Measure the width of your slot. The Dewalt track saw I have has a 1/4″ wide groove, so I used a 1/4″ bit in my router to make a shallow groove in the base, about 3″ long. The exact location isn’t important, however, I would recommend doing some math in order to keep the cutting edge of the track at least 6″ away from the edge of the base. This is to help support the offcuts during the cut.

I set up my router on a simple jig that would allow me to keep the two cleats equidistant from the long edge of the jig, and routed 1/4″ wide grooves towards either end of the base. If you don’t have a router bit the exact width as the slot on the underside of your track, make multiple passes with a narrower bit. An exact fit with the slot is the only critical part of this jig build, so take the time to obtain a perfect fit. I then dressed hardwood strips to fit perfectly in the grooves, and glued them in place.

When dry, I eased the edges of the cleats to make the track fit onto the cleats easier. Once the track was positioned, I drew a pair of lines on both ends of the base, at either side of the track, to visu­ally mark the outer edge of the track. This makes it easier to line up the track each time you put the track in place.

Using the jig

Although it’s not the end of the world, it’s best not to cut com­pletely through the base when trimming veneer to width. No matter how many pieces of veneer you’re cutting, adjust the depth of cut to only cut about 1/8″ into the base.

Veneer is generally sold with uneven edges that need to be trimmed straight so they can be matched and joined together if you need wider sheets of veneer. I cut the pieces of veneer to rough length so they’re easier to handle. With the track off to the side, I place one or more pieces of veneer on the base, align the edge to be cut with the kerf cut into the base, add the track on top of the veneer, and place the saw on the track. The weight of the saw is likely enough to apply enough downward pressure to the track to reduce chipping of the veneer during the cut. If you find the veneer is chipping, some downward pressure might be the answer.

Slowly but surely

Veneer is somewhat fragile, and will chip heavily if your blade isn’t sharp enough or if you make the cut too quickly. I move the saw very slowly and watch the cutting area very closely to see if there’s chipping. Positioning the veneer so the grain runs away from the portion of veneer you want to keep, rather than into the work­piece, will also help reduce chipping. If you follow these basics you’ll be surprised how even and clean the edge of the freshly cut piece of veneer is.

If you want to use the offcut to join with other pieces of veneer, and need to have it finished as cleanly as possible, I find it very use­ful to place the veneer on the base (as usual), then lay a piece of 1/8″ or 1/4″ thick material on top of the veneer before placing the track on top of the stack of veneers. As long as the 1/8″ or 1/4″ material overlaps the cut by an inch or so, it will apply downward pressure on the offcut section of veneer, and will go a long way to reduce chipping.

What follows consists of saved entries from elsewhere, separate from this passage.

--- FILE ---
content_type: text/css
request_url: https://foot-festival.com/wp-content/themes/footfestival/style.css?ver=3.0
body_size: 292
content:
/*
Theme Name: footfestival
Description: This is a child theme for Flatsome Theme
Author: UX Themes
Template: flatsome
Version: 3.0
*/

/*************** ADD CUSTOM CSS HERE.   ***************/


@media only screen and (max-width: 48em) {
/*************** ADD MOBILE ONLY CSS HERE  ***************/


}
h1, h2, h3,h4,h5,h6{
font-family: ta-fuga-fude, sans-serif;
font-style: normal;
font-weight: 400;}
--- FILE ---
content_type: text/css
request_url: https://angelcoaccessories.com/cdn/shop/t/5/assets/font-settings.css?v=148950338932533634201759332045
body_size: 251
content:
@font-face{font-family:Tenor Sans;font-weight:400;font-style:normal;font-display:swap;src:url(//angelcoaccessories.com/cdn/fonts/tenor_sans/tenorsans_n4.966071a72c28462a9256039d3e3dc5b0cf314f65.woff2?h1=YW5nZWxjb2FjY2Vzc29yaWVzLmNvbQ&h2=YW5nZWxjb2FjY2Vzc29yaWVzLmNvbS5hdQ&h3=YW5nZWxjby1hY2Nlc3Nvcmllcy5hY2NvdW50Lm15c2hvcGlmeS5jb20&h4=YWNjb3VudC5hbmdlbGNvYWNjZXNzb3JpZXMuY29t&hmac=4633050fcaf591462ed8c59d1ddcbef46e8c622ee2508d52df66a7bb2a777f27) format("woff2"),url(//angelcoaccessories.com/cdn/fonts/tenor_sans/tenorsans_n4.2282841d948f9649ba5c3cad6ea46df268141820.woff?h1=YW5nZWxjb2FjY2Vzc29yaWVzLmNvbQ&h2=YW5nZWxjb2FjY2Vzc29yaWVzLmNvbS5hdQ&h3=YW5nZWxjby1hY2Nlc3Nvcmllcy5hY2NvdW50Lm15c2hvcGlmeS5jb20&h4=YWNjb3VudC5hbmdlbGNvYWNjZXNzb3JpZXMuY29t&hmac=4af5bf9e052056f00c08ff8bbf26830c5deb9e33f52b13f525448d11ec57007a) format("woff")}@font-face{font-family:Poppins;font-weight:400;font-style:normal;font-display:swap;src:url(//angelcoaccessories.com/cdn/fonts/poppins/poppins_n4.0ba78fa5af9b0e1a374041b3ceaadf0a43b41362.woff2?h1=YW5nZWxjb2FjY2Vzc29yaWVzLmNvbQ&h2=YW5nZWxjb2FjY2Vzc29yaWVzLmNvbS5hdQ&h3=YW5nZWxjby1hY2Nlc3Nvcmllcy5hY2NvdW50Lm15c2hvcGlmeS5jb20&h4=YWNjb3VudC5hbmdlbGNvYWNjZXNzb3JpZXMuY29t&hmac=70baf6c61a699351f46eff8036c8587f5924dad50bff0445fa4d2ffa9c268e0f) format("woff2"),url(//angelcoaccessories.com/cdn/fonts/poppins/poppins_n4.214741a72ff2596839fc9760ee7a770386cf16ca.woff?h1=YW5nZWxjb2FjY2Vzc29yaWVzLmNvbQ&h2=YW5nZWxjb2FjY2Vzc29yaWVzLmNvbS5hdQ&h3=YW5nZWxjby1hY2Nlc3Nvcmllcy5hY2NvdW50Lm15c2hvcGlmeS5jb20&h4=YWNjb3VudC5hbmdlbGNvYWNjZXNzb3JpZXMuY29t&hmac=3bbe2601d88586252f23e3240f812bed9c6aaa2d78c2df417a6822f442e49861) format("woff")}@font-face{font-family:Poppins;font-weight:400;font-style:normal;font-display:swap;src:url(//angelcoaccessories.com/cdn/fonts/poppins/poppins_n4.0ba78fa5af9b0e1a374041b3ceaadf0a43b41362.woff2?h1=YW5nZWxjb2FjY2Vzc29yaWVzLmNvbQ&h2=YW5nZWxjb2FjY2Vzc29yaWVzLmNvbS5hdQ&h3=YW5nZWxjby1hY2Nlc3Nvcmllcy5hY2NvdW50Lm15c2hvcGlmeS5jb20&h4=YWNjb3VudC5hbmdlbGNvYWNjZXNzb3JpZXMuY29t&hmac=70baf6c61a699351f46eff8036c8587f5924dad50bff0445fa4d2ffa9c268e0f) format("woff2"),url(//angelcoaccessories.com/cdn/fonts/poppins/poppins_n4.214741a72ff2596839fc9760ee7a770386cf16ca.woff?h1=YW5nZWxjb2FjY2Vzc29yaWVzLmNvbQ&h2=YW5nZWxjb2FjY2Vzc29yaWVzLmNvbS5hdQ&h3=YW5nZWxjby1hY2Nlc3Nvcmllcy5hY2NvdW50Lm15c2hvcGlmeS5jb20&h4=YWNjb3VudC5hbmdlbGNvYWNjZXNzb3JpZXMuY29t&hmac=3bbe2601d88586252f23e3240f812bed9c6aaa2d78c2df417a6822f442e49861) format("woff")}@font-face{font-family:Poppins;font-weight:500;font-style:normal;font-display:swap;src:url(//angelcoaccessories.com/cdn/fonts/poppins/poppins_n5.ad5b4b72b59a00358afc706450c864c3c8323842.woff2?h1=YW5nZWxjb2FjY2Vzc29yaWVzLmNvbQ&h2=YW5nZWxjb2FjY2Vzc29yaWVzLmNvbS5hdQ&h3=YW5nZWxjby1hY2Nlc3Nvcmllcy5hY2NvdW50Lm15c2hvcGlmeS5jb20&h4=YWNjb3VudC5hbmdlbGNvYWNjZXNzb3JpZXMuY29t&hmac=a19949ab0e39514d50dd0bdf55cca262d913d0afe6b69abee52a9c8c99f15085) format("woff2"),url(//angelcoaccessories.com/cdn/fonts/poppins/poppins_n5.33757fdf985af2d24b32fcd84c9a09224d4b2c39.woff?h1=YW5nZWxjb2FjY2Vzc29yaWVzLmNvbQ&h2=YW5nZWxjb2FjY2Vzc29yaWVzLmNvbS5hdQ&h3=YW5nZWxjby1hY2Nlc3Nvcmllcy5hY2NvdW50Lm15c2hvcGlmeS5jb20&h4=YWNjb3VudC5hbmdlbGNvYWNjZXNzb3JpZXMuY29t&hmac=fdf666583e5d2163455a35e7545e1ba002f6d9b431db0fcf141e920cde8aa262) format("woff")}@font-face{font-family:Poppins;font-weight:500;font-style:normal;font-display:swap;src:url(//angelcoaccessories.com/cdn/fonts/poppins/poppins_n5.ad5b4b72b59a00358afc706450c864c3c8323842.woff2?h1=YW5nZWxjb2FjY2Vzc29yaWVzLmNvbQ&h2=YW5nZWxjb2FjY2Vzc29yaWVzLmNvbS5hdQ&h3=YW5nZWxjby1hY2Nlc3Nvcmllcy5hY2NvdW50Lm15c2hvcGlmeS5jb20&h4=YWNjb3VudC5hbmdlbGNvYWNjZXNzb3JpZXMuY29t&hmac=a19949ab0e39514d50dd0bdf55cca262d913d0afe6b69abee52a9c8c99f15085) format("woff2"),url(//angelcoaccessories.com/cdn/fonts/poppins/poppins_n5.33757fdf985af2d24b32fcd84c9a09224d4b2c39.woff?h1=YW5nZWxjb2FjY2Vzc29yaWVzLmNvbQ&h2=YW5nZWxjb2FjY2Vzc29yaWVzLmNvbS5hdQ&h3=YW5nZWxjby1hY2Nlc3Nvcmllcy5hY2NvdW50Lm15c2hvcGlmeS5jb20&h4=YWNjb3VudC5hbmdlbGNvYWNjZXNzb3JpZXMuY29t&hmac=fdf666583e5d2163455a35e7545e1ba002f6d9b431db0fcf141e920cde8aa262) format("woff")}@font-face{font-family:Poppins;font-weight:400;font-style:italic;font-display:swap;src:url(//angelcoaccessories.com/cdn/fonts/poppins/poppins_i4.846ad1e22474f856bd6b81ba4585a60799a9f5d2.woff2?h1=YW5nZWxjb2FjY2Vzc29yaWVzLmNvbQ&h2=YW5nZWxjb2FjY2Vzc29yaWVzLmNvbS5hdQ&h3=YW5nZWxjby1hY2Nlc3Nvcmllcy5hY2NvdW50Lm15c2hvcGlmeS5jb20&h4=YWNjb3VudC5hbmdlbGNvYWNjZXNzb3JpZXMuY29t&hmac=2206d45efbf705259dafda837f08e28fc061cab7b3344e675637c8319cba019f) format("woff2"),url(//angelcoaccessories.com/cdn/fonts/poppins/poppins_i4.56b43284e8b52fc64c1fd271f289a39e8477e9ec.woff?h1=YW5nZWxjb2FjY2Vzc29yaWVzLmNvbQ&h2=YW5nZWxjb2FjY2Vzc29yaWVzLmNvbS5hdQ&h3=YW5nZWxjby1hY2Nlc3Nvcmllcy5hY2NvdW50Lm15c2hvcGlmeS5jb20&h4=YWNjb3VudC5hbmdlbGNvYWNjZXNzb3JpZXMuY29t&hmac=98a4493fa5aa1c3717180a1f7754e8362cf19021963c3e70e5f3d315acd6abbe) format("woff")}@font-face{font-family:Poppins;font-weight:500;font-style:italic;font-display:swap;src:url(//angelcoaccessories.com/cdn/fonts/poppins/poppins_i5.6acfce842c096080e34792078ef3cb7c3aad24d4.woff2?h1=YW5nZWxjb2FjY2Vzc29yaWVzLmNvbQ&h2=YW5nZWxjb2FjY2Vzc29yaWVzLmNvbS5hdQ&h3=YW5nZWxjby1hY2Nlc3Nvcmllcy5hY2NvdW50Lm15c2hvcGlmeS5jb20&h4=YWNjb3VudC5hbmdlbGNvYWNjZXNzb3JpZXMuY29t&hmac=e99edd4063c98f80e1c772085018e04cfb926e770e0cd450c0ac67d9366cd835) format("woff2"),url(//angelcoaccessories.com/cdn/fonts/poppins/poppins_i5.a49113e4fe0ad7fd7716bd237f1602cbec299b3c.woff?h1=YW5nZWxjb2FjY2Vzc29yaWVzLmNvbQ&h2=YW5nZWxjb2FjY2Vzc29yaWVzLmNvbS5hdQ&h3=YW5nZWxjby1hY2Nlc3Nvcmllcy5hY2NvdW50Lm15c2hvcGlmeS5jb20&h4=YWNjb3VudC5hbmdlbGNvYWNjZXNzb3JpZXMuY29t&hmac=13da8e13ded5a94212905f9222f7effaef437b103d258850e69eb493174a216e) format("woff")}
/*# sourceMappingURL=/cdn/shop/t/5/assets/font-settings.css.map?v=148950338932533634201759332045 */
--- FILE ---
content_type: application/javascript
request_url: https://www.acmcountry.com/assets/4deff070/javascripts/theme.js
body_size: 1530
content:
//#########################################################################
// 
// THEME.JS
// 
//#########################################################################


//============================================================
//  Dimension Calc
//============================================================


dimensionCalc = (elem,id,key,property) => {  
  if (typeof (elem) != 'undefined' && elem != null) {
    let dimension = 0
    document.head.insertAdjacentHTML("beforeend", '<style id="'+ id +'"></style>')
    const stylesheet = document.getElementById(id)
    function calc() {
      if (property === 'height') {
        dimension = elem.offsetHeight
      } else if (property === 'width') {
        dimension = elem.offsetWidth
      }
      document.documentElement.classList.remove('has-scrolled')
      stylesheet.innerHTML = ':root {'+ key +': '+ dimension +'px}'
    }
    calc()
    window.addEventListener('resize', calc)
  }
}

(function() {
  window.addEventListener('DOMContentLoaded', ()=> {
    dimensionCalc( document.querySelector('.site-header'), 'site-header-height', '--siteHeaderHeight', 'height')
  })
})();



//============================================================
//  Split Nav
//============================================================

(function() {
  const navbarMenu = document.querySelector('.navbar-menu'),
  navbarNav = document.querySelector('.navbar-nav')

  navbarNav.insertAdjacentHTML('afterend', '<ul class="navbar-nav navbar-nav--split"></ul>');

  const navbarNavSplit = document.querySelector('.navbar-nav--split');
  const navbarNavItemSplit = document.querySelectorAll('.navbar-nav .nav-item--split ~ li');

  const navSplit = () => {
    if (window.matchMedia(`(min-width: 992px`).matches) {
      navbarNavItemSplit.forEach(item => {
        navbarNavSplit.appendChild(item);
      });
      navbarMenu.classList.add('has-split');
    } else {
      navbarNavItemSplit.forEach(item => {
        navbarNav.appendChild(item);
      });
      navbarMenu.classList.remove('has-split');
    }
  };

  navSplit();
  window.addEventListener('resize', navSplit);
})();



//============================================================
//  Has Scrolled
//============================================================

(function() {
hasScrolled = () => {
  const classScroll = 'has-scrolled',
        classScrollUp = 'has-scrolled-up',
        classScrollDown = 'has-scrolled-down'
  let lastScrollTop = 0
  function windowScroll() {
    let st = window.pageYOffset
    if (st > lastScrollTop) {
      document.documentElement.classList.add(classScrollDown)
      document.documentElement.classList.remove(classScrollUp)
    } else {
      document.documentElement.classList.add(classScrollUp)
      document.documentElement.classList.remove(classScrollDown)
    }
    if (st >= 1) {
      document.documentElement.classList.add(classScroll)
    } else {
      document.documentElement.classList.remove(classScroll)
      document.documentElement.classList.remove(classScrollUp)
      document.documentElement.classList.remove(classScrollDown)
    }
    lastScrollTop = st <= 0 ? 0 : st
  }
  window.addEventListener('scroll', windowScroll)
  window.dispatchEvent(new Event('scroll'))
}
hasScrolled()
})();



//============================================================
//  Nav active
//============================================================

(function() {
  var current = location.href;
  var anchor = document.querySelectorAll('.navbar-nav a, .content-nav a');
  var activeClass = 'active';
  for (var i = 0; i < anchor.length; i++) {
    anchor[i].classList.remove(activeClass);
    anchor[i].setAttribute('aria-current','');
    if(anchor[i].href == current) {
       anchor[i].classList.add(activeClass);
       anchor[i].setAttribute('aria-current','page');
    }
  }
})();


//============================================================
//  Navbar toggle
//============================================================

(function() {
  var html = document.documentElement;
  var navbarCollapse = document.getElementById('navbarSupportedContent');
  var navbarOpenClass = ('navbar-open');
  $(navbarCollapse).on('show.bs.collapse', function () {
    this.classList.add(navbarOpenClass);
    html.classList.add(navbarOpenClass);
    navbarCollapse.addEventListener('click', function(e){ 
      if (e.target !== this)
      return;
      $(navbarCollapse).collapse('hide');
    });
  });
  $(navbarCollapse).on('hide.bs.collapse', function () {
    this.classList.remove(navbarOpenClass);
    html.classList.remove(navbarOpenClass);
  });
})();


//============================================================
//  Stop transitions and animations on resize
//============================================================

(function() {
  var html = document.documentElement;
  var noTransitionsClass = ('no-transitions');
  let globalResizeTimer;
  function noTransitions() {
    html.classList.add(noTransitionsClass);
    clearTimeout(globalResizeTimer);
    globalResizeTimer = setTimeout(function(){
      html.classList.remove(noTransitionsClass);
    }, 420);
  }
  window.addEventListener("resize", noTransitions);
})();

It’s also possible to cut across the grain of the veneer at 90°, or even another angle you need to create the veneer match you’re after. I’ve added a few pencil lines on my base to assist with quickly making a 90° cut. Working with veneer gives you the option to cre­ate a lot of strong visual patterns, so let your imagination run wild, and use this jig to trim veneer at any angle you’d like.

Tape it together

Once the veneer is trimmed straight, it can be joined together with thin veneer tape. I use pieces of tape about 2″ long, staggered every few inches at a right angle to the veneer joint, then come back and apply pieces of tape along the joint, ensuring the entire edge of the veneer is taped. Once joined, I apply the veneer to a substrate, and machine it like any standard sheet good. A vacuum press is a great tool for serious veneer craftspeople, but even flat platens, cauls and clamps go a long way to pressing veneered panels.

Hopefully, this can help fill in one of the blanks regarding work­ing with veneer. I think of veneer as just another type of material I can use to create strong, beautiful and lasting pieces of furniture, and reach for this simple jig whenever I want to make veneered panels.